2018年、日本呼吸ケアリハビリテーション学会による呼吸リハビリテーションに関するステートメントでは誤嚥性肺炎についての記載がある。ステートメントのまとめとリハビリテーションの視点から誤嚥性肺炎の予防について考える。
 高齢者肺炎の病態の多くは誤嚥が契機となる誤嚥性肺炎である。特に脳血管障害や胃食道逆流等に起因する不顕性誤嚥(特に唾液誤嚥)がその発症に深く関与する。介護を必要とする高齢者、長期療養病床群もしくは介護施設に入所する患者が発症する医療・介護関連肺炎の多くは誤嚥性肺炎である。摂食嚥下障害を合併する場合、必要であれば摂食嚥下リハビリテーションの介入と評価が必要となる。特に言語聴覚士の役割が重要となる。呼吸器疾患に伴う摂食嚥下障害の特性に基づいたリハビリテーションの介入手法は今後さらに検討される必要がある。また、肺炎は単に肺炎を治療するだけではなく、全身管理と同時進行で再発予防に努めることも求められ、最適な介入手法が確立される必要がある。摂食嚥下機能の向上および維持には定期的な評価と目標設定に基づいた段階的摂食練習(体位、食事形態、介助方法の段階的選択)と中心とした摂食嚥下リハビリテーションも不可欠であるが、呼吸リハビリテーションがどのような形でかかわるかは今後の課題となる。

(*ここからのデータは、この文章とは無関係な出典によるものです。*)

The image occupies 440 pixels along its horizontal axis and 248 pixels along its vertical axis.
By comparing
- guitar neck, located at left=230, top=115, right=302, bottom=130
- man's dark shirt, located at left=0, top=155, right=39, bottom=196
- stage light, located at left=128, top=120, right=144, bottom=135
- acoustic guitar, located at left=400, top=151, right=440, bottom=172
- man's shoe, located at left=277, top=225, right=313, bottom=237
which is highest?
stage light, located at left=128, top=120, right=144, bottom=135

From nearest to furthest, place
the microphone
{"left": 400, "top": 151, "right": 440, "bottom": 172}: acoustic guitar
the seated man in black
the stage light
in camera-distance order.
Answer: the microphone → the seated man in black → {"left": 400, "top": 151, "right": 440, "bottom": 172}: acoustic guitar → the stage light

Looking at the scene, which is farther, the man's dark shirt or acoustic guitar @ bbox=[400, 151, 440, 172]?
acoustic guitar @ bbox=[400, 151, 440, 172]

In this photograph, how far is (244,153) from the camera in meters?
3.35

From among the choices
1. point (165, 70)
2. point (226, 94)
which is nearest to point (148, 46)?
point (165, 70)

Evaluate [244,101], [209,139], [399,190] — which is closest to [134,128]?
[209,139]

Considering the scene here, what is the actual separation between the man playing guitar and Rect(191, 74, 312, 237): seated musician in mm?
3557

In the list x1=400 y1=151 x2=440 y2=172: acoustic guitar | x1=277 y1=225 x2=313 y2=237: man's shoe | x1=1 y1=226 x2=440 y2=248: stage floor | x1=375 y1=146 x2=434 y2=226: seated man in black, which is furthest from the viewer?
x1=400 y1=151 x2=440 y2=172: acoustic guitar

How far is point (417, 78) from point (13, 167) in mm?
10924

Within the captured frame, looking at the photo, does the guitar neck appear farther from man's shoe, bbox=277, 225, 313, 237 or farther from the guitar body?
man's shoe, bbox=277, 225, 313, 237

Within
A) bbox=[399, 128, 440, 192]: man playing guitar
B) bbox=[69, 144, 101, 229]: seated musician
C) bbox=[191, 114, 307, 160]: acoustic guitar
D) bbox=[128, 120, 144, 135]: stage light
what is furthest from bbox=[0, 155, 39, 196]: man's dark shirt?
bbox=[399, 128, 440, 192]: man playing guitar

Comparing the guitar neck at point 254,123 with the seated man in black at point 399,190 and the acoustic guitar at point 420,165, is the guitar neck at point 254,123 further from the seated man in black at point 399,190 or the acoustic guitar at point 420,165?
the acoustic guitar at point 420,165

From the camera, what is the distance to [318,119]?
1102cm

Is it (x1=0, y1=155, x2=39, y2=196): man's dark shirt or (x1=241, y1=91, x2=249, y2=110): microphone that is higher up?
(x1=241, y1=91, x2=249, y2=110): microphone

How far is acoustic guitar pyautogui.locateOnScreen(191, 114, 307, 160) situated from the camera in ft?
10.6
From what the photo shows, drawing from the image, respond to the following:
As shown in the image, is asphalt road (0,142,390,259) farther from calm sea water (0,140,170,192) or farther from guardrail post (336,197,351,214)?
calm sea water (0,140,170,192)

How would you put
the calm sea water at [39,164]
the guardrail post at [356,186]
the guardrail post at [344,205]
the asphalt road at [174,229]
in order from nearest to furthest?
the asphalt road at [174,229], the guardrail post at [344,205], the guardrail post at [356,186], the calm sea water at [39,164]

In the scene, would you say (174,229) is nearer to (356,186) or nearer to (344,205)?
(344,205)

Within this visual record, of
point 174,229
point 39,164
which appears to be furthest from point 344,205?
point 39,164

 誤嚥性肺炎での入院患者に対して、リハビリテーションチームでは、身体機能の評価や嚥下機能の評価に基づき、食事の体位を検討している。食事の体位は、車いすに座れる方は座位での摂取を目指しているが、車いす座位が難しい方に関してはベッド上で頭側を上げてクッション等で姿勢を整えた姿勢での摂取を選択する。また最近、一部の病院やごく限られた施設で座位での摂取では誤嚥のリスクが高い方に対して、側臥位(横向きで寝ている姿勢)で食事摂取を評価する場合がある。誤嚥のリスクをなるべく少なくした中で、口から食べることを目指している。このように誤嚥性肺炎を予防するためには、リハビリテーションチームで検討した体位を在宅でしっかり守ることが大切になる。そのためには、誤嚥性肺炎で入院した場合に病院側から食事に関する指導を患者やその家族、施設のスタッフなどにしっかりすること、また、その指導に対して患者、家族、施設スタッフの理解とその協力が欠かせない。誤嚥性肺炎を繰り返して入院する方では、食事の介助方法が守られていない、患者の理解が不十分である症例などを多く経験されるため、情報の共有がより重要となるだろう。